--- Task prompt ---
Can you retype every one of the records below word for word, leaving the pictures out and keeping only the text?

Top of Exercise material

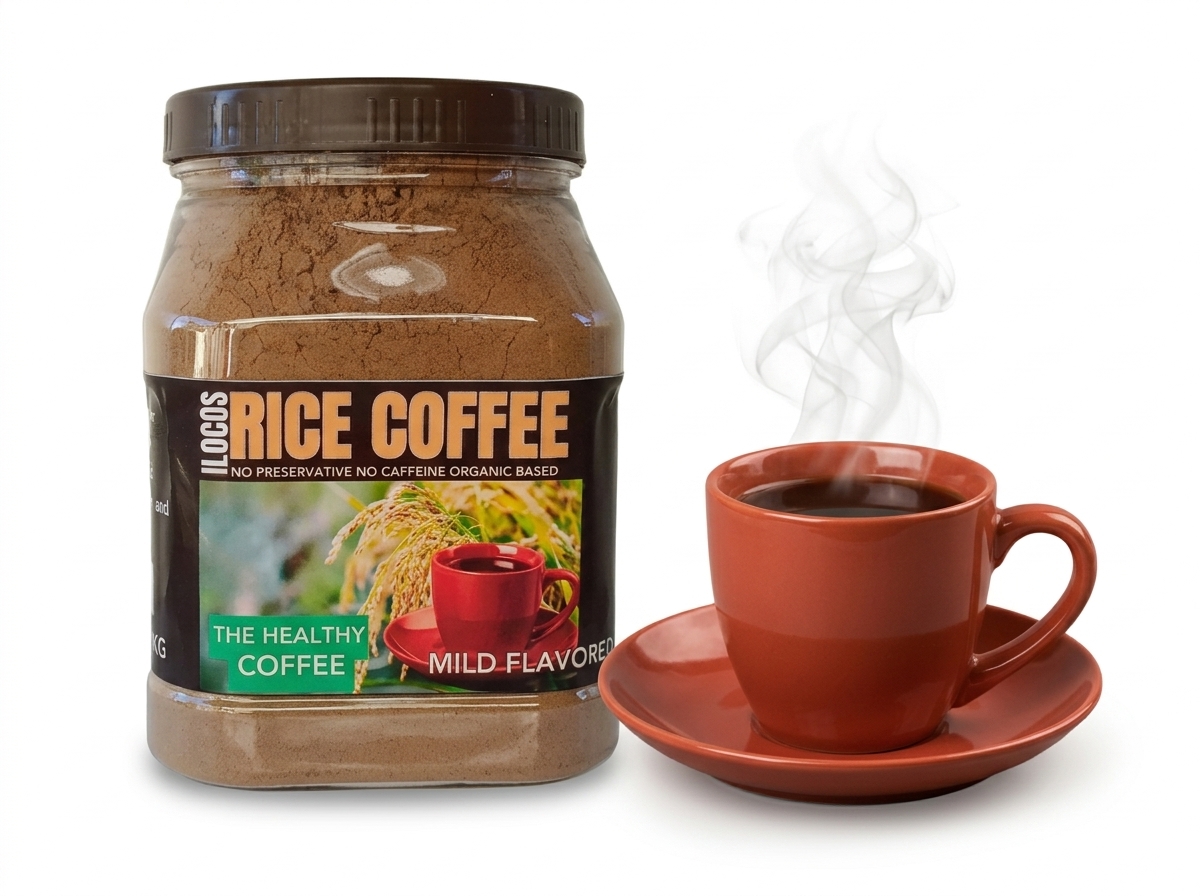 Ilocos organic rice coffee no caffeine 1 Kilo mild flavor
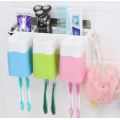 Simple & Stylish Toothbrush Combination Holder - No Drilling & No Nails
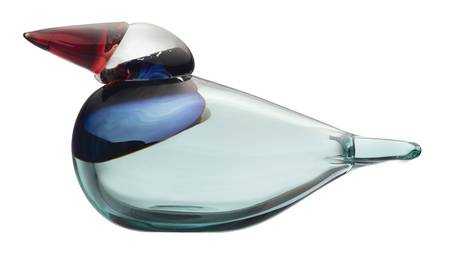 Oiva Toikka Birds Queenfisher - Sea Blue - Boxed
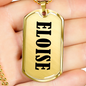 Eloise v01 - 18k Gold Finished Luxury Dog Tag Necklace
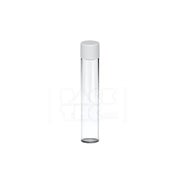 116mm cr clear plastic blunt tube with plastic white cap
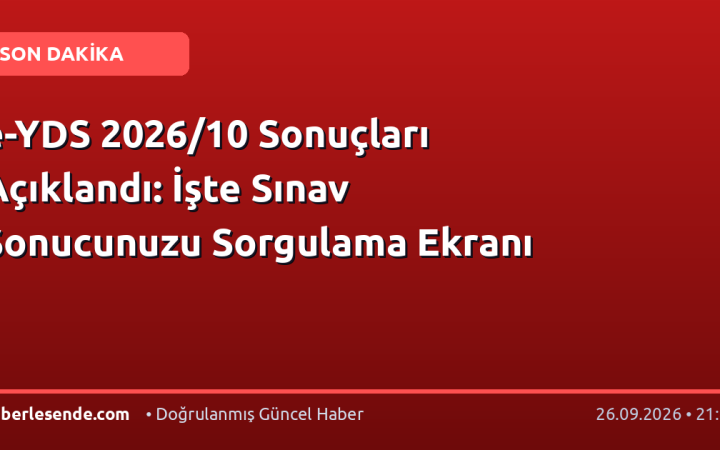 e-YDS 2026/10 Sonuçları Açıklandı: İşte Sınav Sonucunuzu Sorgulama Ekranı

Bottom of Exercise material

--- Result of the exercise ---
 Ilocos organic rice coffee no caffeine 1 Kilo mild flavor
 Simple & Stylish Toothbrush Combination Holder - No Drilling & No Nails
 Oiva Toikka Birds Queenfisher - Sea Blue - Boxed
 Eloise v01 - 18k Gold Finished Luxury Dog Tag Necklace
 116mm cr clear plastic blunt tube with plastic white cap
 e-YDS 2026/10 Sonuçları Açıklandı: İşte Sınav Sonucunuzu Sorgulama Ekranı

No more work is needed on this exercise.